**TASK OBJECTIVE:** Go through the entries below. Copy each line in which "vote" appears.

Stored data

--- --- ---

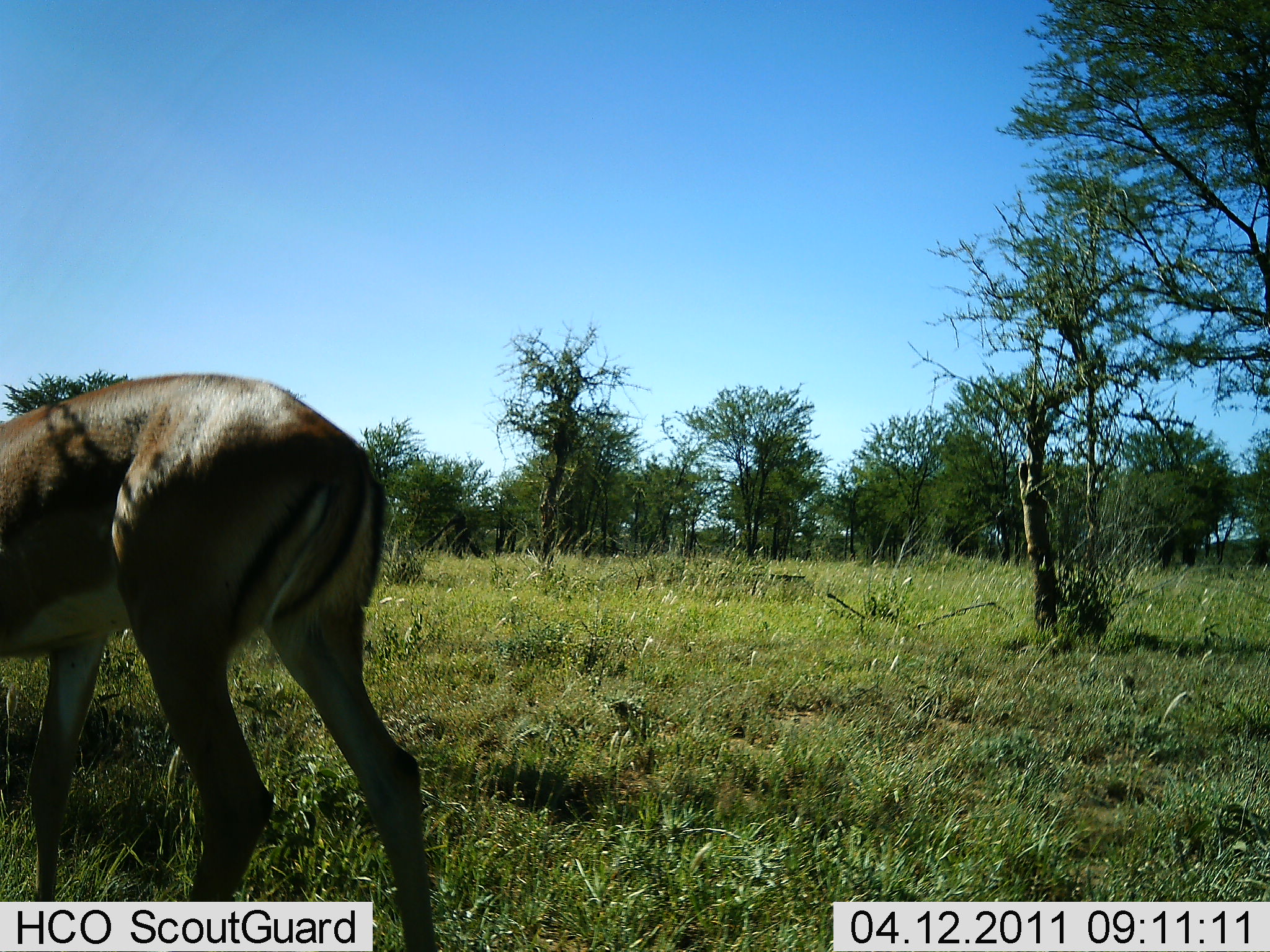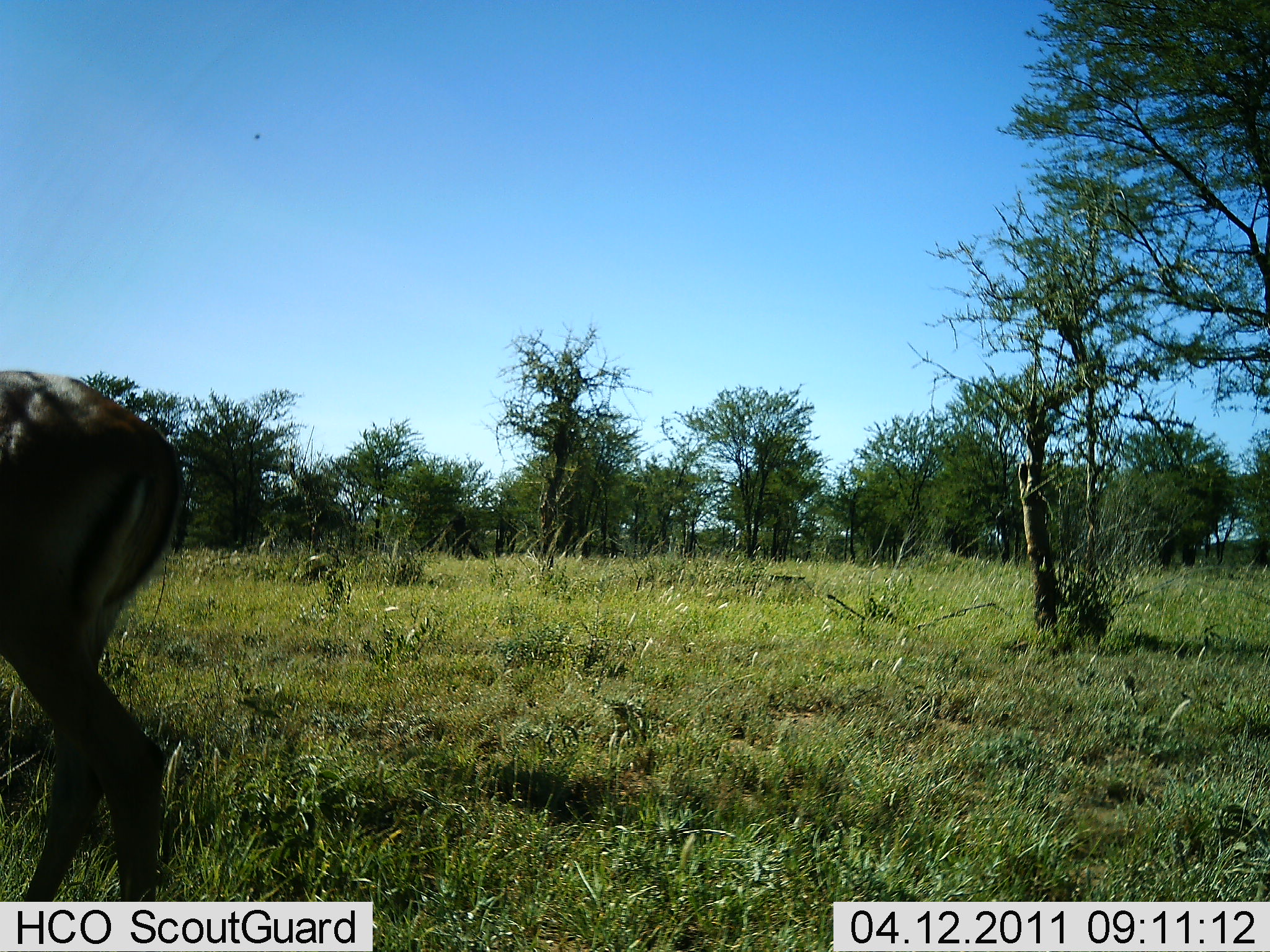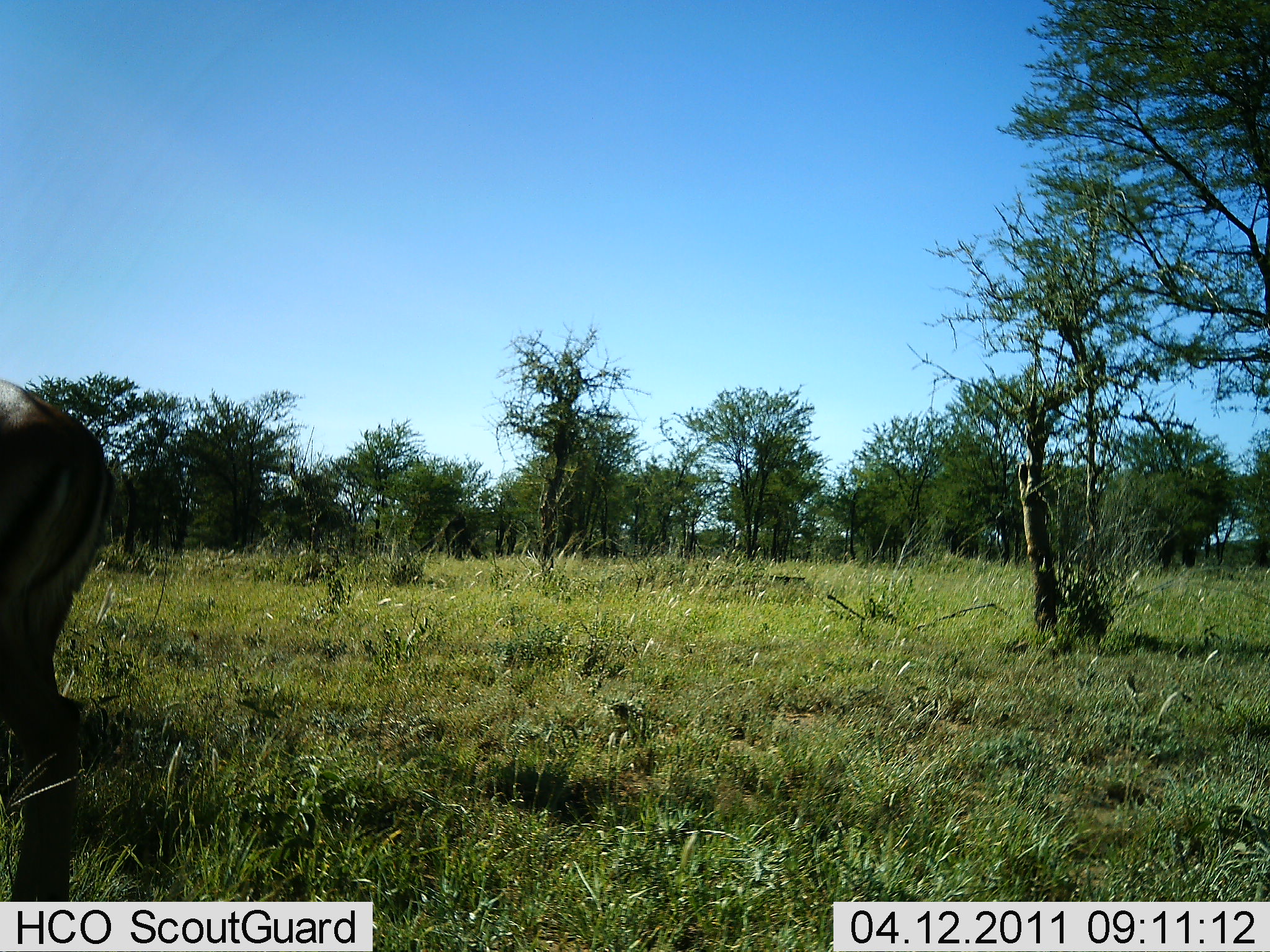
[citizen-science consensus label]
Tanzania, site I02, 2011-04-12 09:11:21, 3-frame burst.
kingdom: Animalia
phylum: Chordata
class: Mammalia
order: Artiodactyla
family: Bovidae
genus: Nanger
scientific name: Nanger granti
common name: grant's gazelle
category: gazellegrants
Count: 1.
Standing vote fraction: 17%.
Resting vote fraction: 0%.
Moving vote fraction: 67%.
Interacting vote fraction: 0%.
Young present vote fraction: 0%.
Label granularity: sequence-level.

--- --- ---

**RESPONSE:**
Standing vote fraction: 17%.
Resting vote fraction: 0%.
Moving vote fraction: 67%.
Interacting vote fraction: 0%.
Young present vote fraction: 0%.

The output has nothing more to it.